I tested this program with this "GEN 0 GENERAL.html" example file:
Line one
<a>href="/Dokumenter/EK_GEN_0_X_en.pdf" class="uline"><b>GEN 0.X Preface</b></a>
Line three
<a>href="/Dokumenter/EK_GEN_0_1_en.pdf" class="uline"><b>GEN 0.1 Preface</b></a>
Line five
and get this result:
In file: "GEN 0 GENERAL.html"
Look for anchor: "0_1_en.pdf"
Title found: "GEN 0.1 Preface"
EDIT: New faster method added
There is a simpler and faster method to solve this problem that, however, may fail if a line contains more than one tag:
#echo off
setlocal EnableDelayedExpansion
set "source=GEN 0 GENERAL.html"
set "pdf=0_1_en.pdf"
echo In file: "%source%"
echo Look for anchor: "%pdf%"
for /F "delims=" %%c in ('findstr /C:"<a>" "%source%" ^| findstr /C:"%pdf%"') do (
set "tag=%%c"
rem Get the value of "<b>" sub-tag
set "tag=!tag:<b>=$!"
set "tag=!tag:</b>=$!"
for /F "tokens=2 delims=$" %%b in ("!tag!") do set title=%%b
echo Title found: "!title!"
)
pause
First, one important question: does this really have to be implemented via a CMD script? Would you be able to go with VBScript, PowerShell, C#, or some other scripting/programming language? CMD is a notoriously painful scripting environment.
Secondly, I'm not sure if this answers your question--it's a bit unclear--but here's a quick trick you can use to see in CMD to see if a given string contains another substring:
setlocal enableextensions enabledelayedexpansion
set PATTERN=somepattern
for /f "delims=" %%f in (somefile.txt) do (
set CURRENT_LINE=%%f
if "!CURRENT_LINE:%PATTERN%=!" neq "!TEMP!" (
echo Found pattern in line: %%f
)
)
The idea is that you try to perform string replacement and see if anything was changed. This is certainly a hack, and it would be preferable if you could instead use a tool like findstr or grep, but if you're limited in your options, something like the above should work.
NOTE: I haven't actually run the above script excerpt, so let me know if you have any difficulty with it.
I have modified the way to do it. I realized that it is better to find name of pdf document first. This is my almost completed solution, but I ask you if you could help me with the last point. The last replacing statement does not work because I need to remove closing tag b.
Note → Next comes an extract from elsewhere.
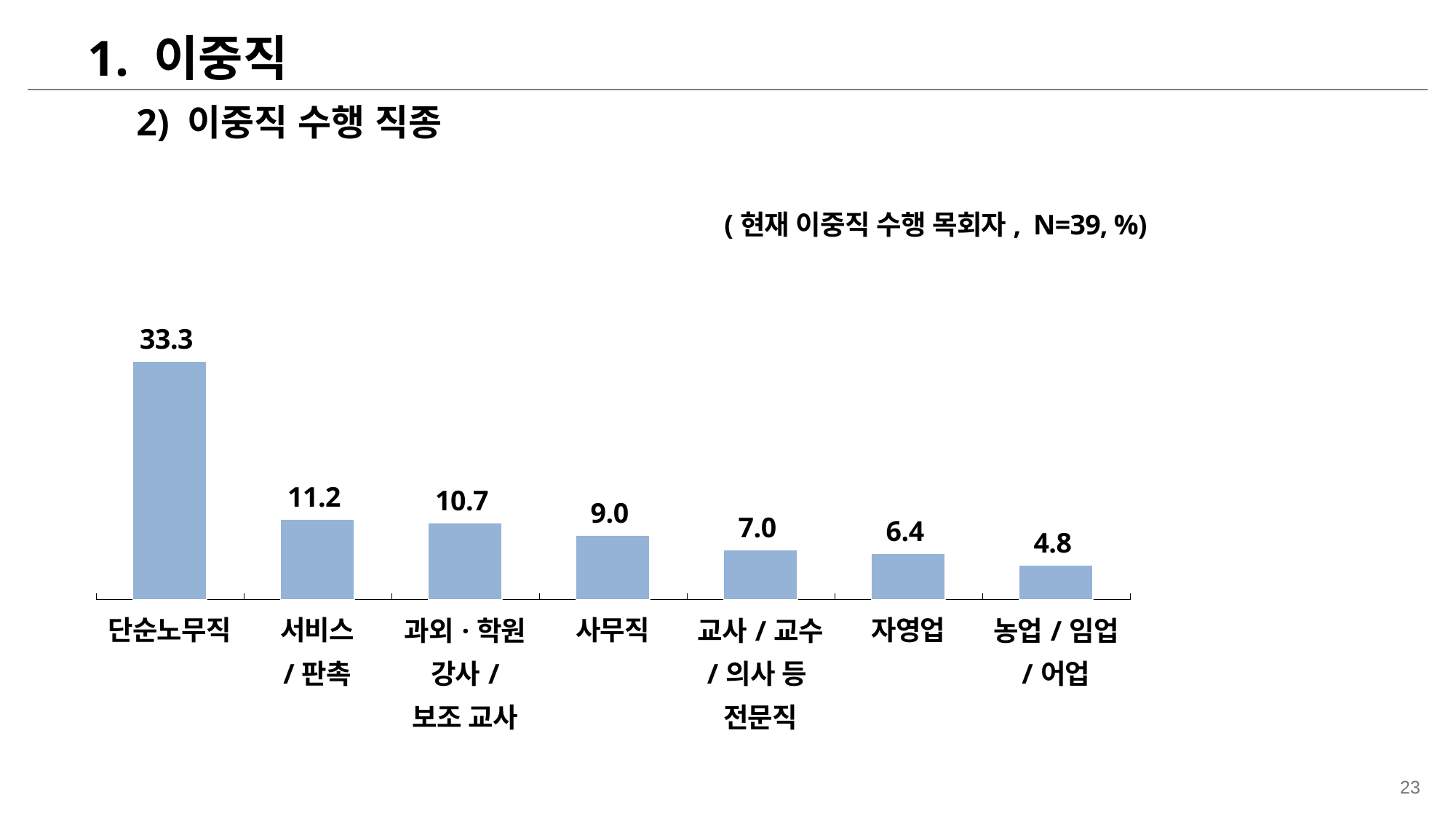
What kind of chart is shown on the slide? bar chart What is the difference between the values for 교사 / 교수 / 의사 등 전문직 and 자영업? 0.6 Which category has the lowest value? 농업 / 임업 / 어업 What is the value for 사무직? 9.0 What is the value for 단순노무직? 33.3 What is the value for 농업 / 임업 / 어업? 4.8 Which category has the highest value? 단순노무직 What is the difference between the values for 단순노무직 and 서비스 / 판촉? 22.1 Do the values rise or fall from left to right along the x axis? fall What is the value for 서비스 / 판촉? 11.2 How many categories are shown in the chart? 7 Which is larger, the value for 과외 · 학원 강사 / 보조 교사 or the value for 사무직? 과외 · 학원 강사 / 보조 교사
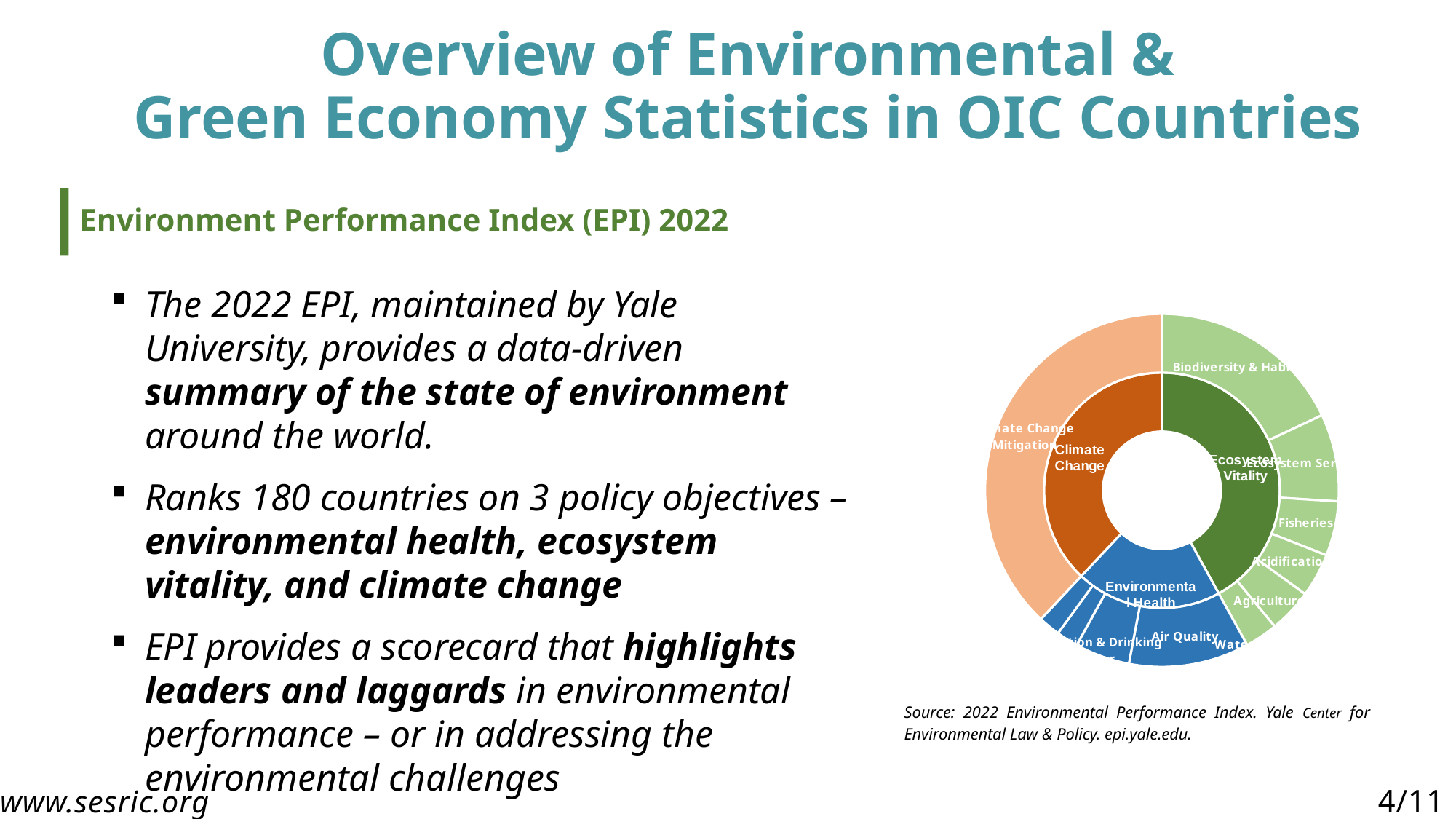
Which policy objective in the inner ring of the chart has the smallest segment? Environmental Health How many policy objectives are shown in the inner ring of the chart? 3 In the inner ring of the chart, which segment is larger: Climate Change or Environmental Health? Climate Change Which outer-ring segment sits under the Climate Change policy objective in the chart? Climate Change Mitigation Among the outer-ring segments under Ecosystem Vitality, which is the largest? Biodiversity & Habitat Which policy objective does the Fisheries segment belong to in the chart? Ecosystem Vitality What kind of chart is shown on the slide? Doughnut (sunburst) chart Which policy objective does the Air Quality segment belong to in the chart? Environmental Health Which colour is used for the Ecosystem Vitality segment in the chart? Green In the inner ring of the chart, which segment is larger: Ecosystem Vitality or Environmental Health? Ecosystem Vitality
Just to get the title.
#echo off
setlocal EnableDelayedExpansion
set "source=GEN 0 GENERAL.html"
set "pdf=0_1_en.pdf"
echo In file:%source%
echo Look for anchor:%pdf%
rem Process each line in %source% file:
for /F "usebackq delims=" %%c in ("%source%") do (
set "line=%%c"
REM Test if the line contains pdf file I look for:
SET "pdfline=!line:%pdf%=!"
if not "!pdfline!" == "!line!" (
cls
echo Line: !line!
REM Test if the pdfline contains tag b
SET "tagline=!pdfline:*><b>=!"
if not "!tagline!" == "!pdfline!" (
cls
echo ACTUAL LINE: !tagline!
REM Remove closing tag b
SET "title=!tagline:</b*=!"
echo TITLE: !title!
pause
)
)
)
pause
BTW:
The html page I work with is here.
So I ask you to help complete/repair line SET "title=!tagline:</b*=!"